Make Montreal retain economic supremacy over TO until the present day. POD 1955. First step: Rene Levesque dies in childbirth in 1922. The PQ would not have become a mainstream party without him. Second step: Paul Sauve lives and reforms the Unionist party into a regular conservative party, allowing a left-right spectrum in Quebec instead of OTL's Fed/Separatist one. This requires a successor other than Daniel Johnson Sr., who made the UN into a conservative PQ in the mid 60's, despite Duplessis' explicit denunciation ("criminal idea") of the clerico-fascist separatism that died in the early 1960's, led by the notorious Abbe Lionel Groulx.
 
Make Montreal retain economic supremacy over TO until the present day. POD 1955. First step: Rene Levesque dies in childbirth in 1922. The PQ would not have become a mainstream party without him. Second step: Paul Sauve lives and reforms the Unionist party into a regular conservative party, allowing a left-right spectrum in Quebec instead of OTL's Fed/Separatist one. This requires a successor other than Daniel Johnson Sr., who made the UN into a conservative PQ in the mid 60's, despite Duplessis' explicit denunciation ("criminal idea") of the clerico-fascist separatism that died in the early 1960's, led by the notorious Abbe Lionel Groulx.
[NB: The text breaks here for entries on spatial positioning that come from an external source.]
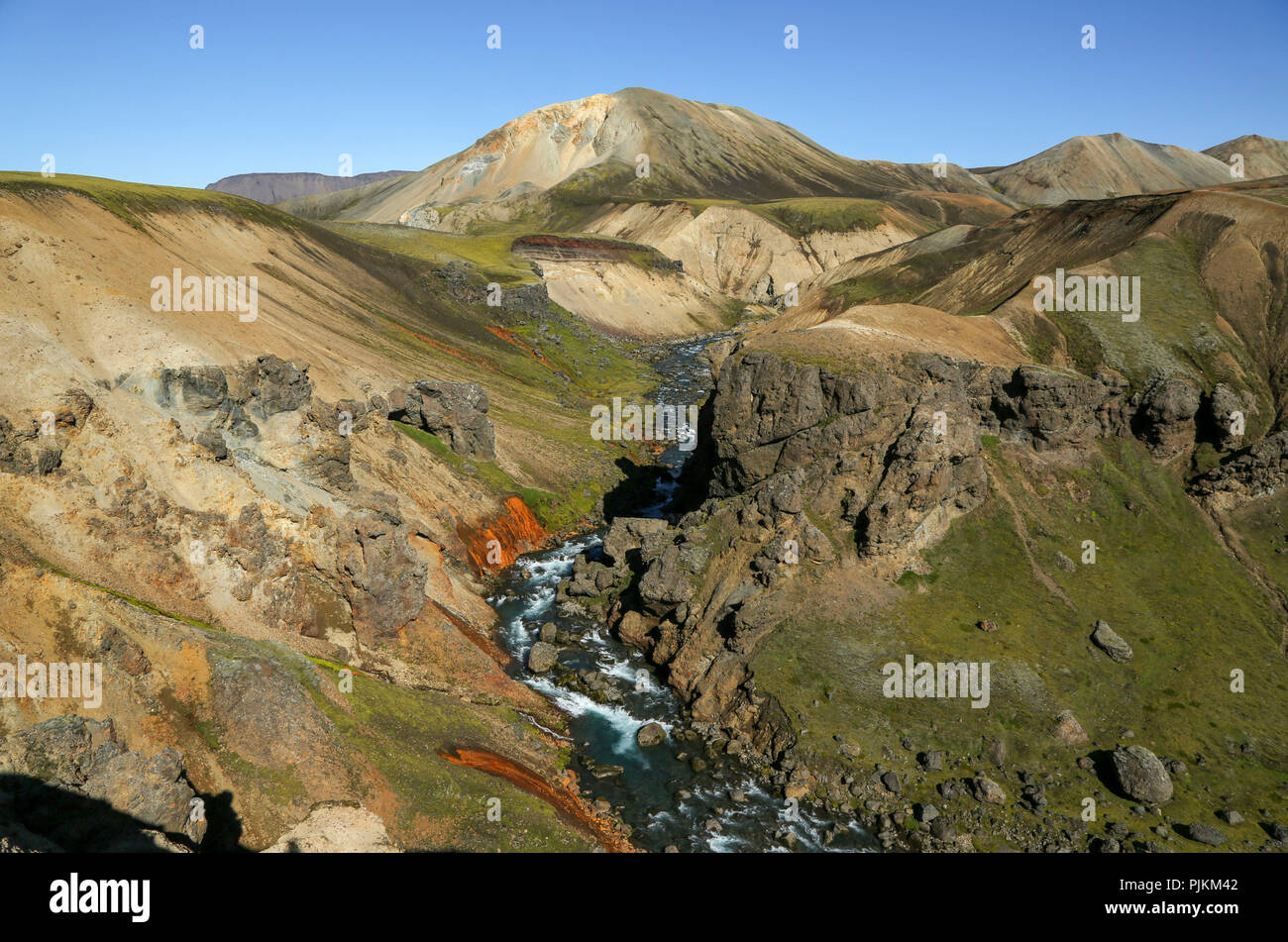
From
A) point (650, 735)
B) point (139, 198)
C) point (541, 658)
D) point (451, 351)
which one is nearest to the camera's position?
point (650, 735)

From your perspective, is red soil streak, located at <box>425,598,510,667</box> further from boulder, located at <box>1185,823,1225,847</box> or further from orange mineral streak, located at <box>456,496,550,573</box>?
boulder, located at <box>1185,823,1225,847</box>

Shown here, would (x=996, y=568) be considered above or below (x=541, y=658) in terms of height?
above

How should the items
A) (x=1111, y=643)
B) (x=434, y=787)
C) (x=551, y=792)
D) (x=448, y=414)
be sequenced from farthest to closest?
1. (x=448, y=414)
2. (x=1111, y=643)
3. (x=551, y=792)
4. (x=434, y=787)

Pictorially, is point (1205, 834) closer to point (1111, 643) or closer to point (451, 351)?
point (1111, 643)

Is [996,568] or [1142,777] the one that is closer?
[1142,777]

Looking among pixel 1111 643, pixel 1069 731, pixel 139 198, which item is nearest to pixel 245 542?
pixel 1069 731

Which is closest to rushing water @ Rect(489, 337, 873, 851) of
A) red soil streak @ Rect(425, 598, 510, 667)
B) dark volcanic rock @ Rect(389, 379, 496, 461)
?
red soil streak @ Rect(425, 598, 510, 667)

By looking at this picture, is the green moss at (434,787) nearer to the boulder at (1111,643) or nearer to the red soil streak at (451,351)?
the boulder at (1111,643)

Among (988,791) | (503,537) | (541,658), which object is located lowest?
(988,791)
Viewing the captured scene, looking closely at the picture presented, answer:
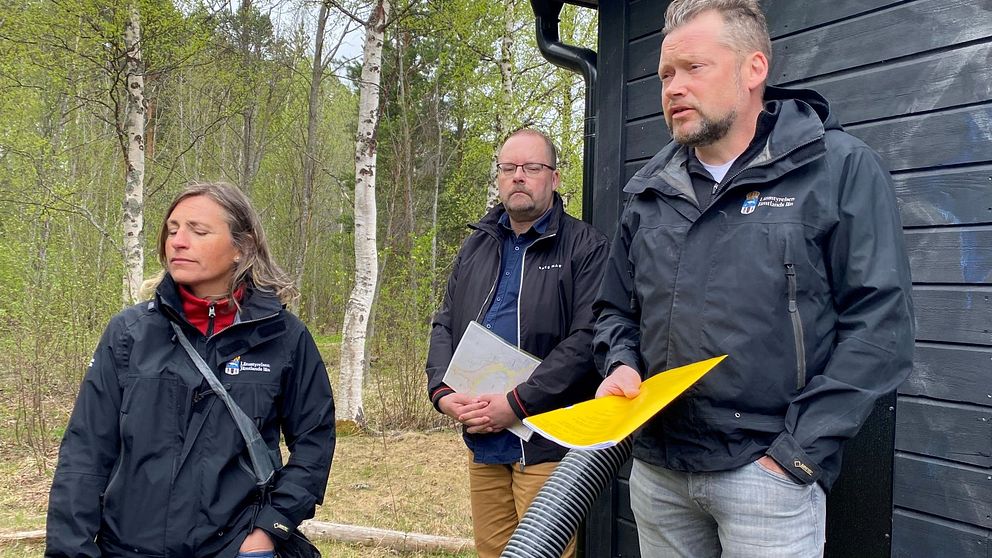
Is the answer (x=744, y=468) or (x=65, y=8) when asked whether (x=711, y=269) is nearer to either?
(x=744, y=468)

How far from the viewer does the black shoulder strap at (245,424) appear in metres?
2.14

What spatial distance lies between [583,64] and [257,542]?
2.76 metres

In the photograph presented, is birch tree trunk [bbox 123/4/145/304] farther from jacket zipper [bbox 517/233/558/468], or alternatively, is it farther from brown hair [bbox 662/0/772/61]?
brown hair [bbox 662/0/772/61]

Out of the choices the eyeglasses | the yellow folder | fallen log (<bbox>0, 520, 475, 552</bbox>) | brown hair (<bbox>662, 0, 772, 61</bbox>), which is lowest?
fallen log (<bbox>0, 520, 475, 552</bbox>)

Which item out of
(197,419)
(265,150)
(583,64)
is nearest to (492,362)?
(197,419)

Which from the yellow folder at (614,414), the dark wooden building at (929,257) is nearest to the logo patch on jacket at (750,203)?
the yellow folder at (614,414)

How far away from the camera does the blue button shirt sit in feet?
→ 9.51

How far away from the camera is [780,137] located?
172cm

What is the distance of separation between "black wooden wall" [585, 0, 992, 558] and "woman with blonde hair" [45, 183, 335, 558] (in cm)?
163

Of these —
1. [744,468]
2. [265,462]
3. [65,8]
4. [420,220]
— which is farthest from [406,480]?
[420,220]

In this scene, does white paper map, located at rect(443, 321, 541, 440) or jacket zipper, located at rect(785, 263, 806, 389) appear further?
white paper map, located at rect(443, 321, 541, 440)

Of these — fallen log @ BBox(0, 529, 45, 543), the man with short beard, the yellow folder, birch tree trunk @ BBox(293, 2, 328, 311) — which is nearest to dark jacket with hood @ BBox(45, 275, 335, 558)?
the yellow folder

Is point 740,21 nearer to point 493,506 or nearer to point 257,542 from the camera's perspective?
point 257,542

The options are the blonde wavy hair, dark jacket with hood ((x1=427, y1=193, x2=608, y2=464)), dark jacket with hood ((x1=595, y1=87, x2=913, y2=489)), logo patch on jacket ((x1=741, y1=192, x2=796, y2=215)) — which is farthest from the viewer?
dark jacket with hood ((x1=427, y1=193, x2=608, y2=464))
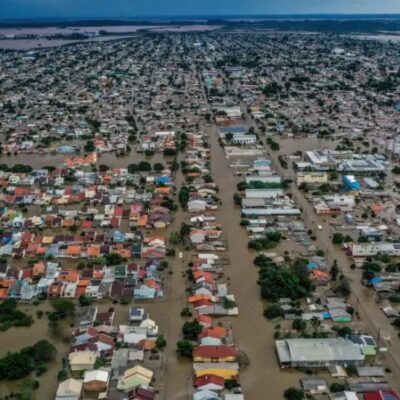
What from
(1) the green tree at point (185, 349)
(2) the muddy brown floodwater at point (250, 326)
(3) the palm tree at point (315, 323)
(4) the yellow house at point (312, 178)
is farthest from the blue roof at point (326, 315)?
(4) the yellow house at point (312, 178)

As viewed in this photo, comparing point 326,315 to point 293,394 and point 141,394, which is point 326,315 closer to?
point 293,394

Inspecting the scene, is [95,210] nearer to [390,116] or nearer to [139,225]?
[139,225]

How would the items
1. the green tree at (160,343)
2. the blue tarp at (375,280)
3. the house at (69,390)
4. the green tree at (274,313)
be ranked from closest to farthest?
the house at (69,390)
the green tree at (160,343)
the green tree at (274,313)
the blue tarp at (375,280)

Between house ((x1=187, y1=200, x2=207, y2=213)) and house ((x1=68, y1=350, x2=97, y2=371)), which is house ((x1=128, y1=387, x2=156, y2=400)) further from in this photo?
house ((x1=187, y1=200, x2=207, y2=213))

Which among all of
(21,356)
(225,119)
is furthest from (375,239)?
(225,119)

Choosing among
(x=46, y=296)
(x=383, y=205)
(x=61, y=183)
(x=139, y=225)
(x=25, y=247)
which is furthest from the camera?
(x=61, y=183)

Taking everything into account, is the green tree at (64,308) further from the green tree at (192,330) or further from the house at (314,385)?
the house at (314,385)

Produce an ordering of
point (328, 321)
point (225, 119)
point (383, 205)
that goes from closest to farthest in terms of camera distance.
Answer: point (328, 321), point (383, 205), point (225, 119)
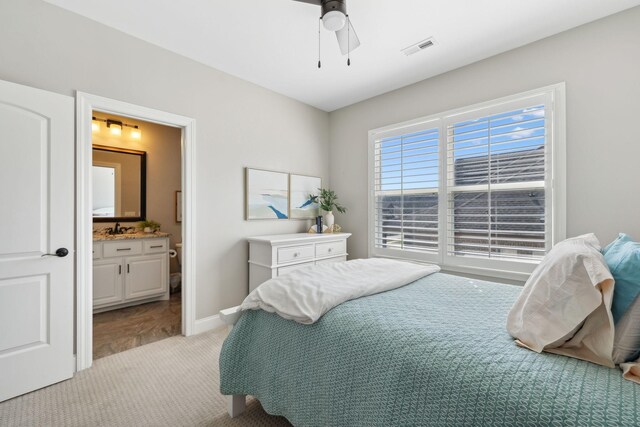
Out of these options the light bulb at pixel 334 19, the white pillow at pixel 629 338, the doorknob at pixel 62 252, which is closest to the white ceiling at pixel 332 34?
the light bulb at pixel 334 19

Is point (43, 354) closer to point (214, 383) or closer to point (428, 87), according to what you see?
point (214, 383)

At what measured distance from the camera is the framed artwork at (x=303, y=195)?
3.86 meters

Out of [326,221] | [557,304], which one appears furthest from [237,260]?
[557,304]

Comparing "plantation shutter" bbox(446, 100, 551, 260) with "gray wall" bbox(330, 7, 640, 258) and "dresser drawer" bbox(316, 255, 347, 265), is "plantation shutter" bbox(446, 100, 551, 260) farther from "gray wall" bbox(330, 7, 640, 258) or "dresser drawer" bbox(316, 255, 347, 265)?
"dresser drawer" bbox(316, 255, 347, 265)

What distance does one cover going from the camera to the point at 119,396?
1.93 meters

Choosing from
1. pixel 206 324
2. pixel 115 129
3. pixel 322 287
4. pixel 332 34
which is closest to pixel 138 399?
pixel 206 324

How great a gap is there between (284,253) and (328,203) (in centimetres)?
122

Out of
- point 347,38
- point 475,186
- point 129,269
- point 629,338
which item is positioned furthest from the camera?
point 129,269

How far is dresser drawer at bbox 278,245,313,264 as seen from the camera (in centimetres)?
307

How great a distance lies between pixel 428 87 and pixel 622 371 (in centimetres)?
309

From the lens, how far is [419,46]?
266cm

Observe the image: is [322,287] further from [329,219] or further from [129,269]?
[129,269]

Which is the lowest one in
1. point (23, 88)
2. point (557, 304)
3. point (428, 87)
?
point (557, 304)

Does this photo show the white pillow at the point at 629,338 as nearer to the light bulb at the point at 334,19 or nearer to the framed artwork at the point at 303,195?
Answer: the light bulb at the point at 334,19
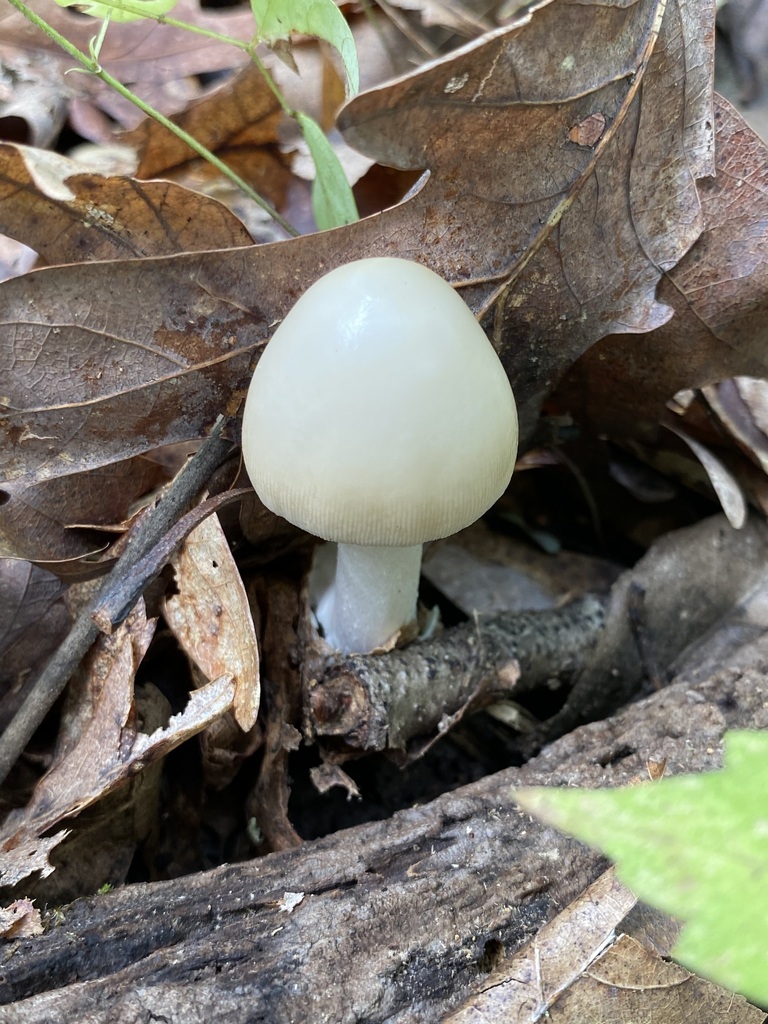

Any idea on when TO overtook Montreal, OTL? I would have thought that the Toronto was already a bigger financial centre by, oh, say WWII? Certainly your thought could keep it competitive.

Of course, right now Montreal's exchange is AFAIK less important than Vancouver or Calgary (which is a bit scary).
 
In 1971, Montreal's population was still larger by 500,000 or so, but after 15/11/76 it went sharply downhill. Before WWI until the 1960's the economy was composed of multinationals with branch operations. After the language legislation came in, many were unwilling to adapt and left. St. James Street was badly hit by the deaths of their elderly patrons such as McConnell et al, and their kids were nowhere near up to par. Simply, it was manageable until 1976. The Bourassa I government was scandal-filled, with the Liberal Party alleged to have received Mafia donations for Robert Bourassa's own leadership campaign in 1970, with Pierre Laporte in heavy debt to them according to wiretaps by Montreal police, and minor insurance scandals, not to mention Loi 22. And the Olympic Stadium, whose debt was finally paid off in 2006, thirty years later. But they were not separatists, just nationalists balancing on the edge of the diving board. Hardly unpredictable.
 
Basically once the Quiet Revolution happened, Montreal started to go downhill. Talk of seperatism didn't help things either. Once that started, so many businesses moved their headquarters to Toronto out of fear of Quebec Seperatism.
 
Basically once the Quiet Revolution happened, Montreal started to go downhill. Talk of seperatism didn't help things either. Once that started, so many businesses moved their headquarters to Toronto out of fear of Quebec Seperatism.

That was part of it, but the other part was the construction of the St. Lawrence Seaway. Uptil the 1950s, ships from overseas had to offload their cargoes at Montreal because it wasn't possible for them to continue downstream. While, the Seaway didn't kill Montreal as a port, it DID serve to shift the focus away from Montreal because it was no longer neccessary to stop there. Butterfly away the St.Lawrence Seaway and Montreal remains Canada's economic engine for longer.
 
Stopping the anglophone migration out of Montreal would also undoubtedly allow it to remain an important fixture of the Canadian economy.